Lesson 7 — Map and Crawl: Site-wide Collection Strategies

⏱ Est. reading time: 3 min Updated on 5/7/2026

When you need to collect vast amounts of content from a large website (e.g., for building an RAG knowledge base), single-page scraping is no longer sufficient. Firecrawl provides two powerful site-level tools: Map and Crawl.

7.1 Map: Discovering All Site URLs

Map acts like a rapid "surveyor." It scans a target website and returns a list of all public URLs without fetching page content.

Why use Map?

  • Extreme Speed: Discover thousands of links in seconds.
  • Targeted Search: Use the search parameter to find only relevant URLs.

    Example: firecrawl_map(url="https://docs.firecrawl.dev", search="webhook") returns only documentation URLs containing "webhook" in the path.


7.2 Crawl: Fully Automated Deep Scraping

Crawl follows links to deep-scrape entire sites. This is an asynchronous operation, ideal for large-scale tasks.

Key Parameters:

  • maxDiscoveryDepth: How many levels deep to follow links. 1–3 is recommended; going deeper can pull in irrelevant content.
  • limit: Total page count limit. We suggest ≤ 50 to prevent excessive data from overwhelming the LLM.
  • includePaths: Only scrape pages matching specific paths (e.g., ["/docs/"]).
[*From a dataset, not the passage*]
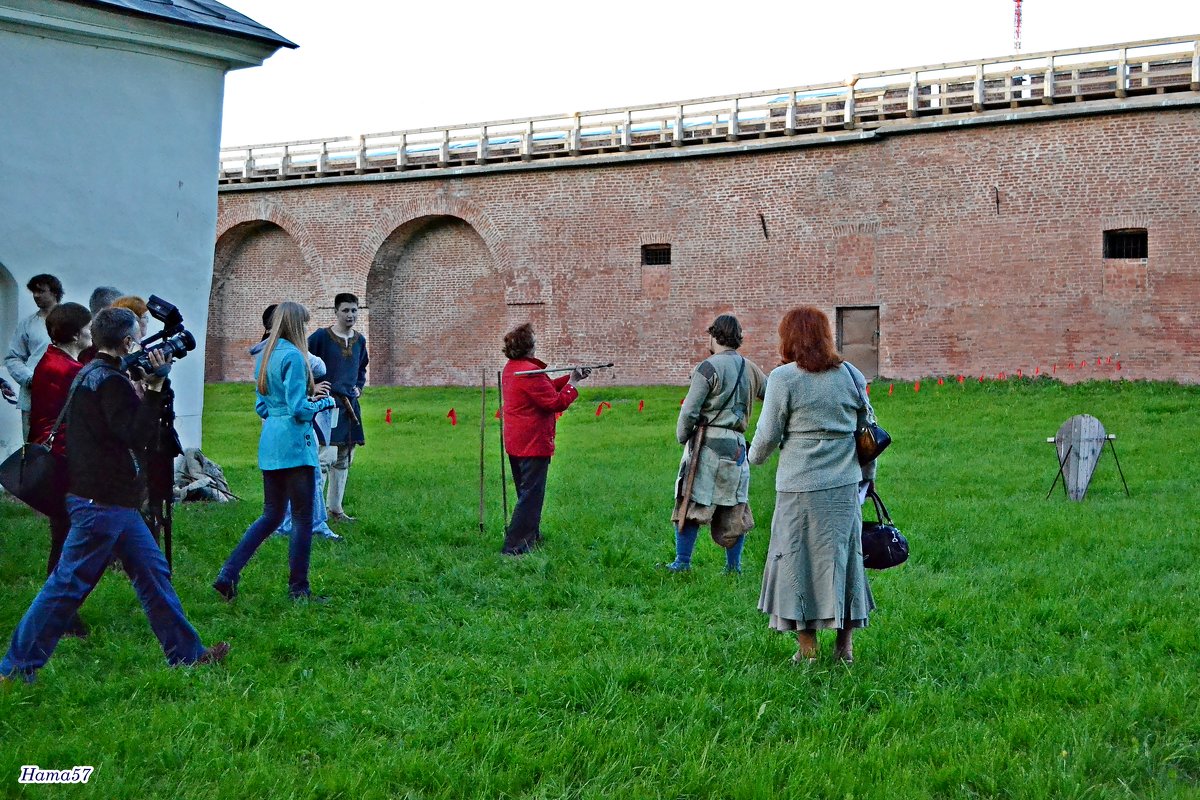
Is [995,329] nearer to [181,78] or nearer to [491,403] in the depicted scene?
[491,403]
7.3 Asynchronous Workflow (Job ID)

Since Crawl can take time, it follows this workflow:

  1. Initiate Request: Returns a Job ID.
  2. Poll Status: Use firecrawl_check_crawl_status with the ID.
  3. Retrieve Results: When status is completed, fetch the array containing all page contents.

7.4 Best Practice: Map + Batch Scrape (Recommended)

For developers seeking ultimate control, we recommend this strategy over direct Crawling:

  1. Step 1: Use Map to discover all site URLs.
  2. Step 2: Filter the list in your application layer by keywords, depth, or paths to find exactly what you need.
  3. Step 3: Loop through the list using Scrape or Extract to fetch content in batches.

Advantages of this Strategy:

  • Higher Precision: Completely avoid irrelevant pages like login screens or legal notices.
  • Better Reliability: Data volume per request is manageable, avoiding Token overflow or timeouts.
  • Cost Efficiency: Only pay Credits for pages that provide real value.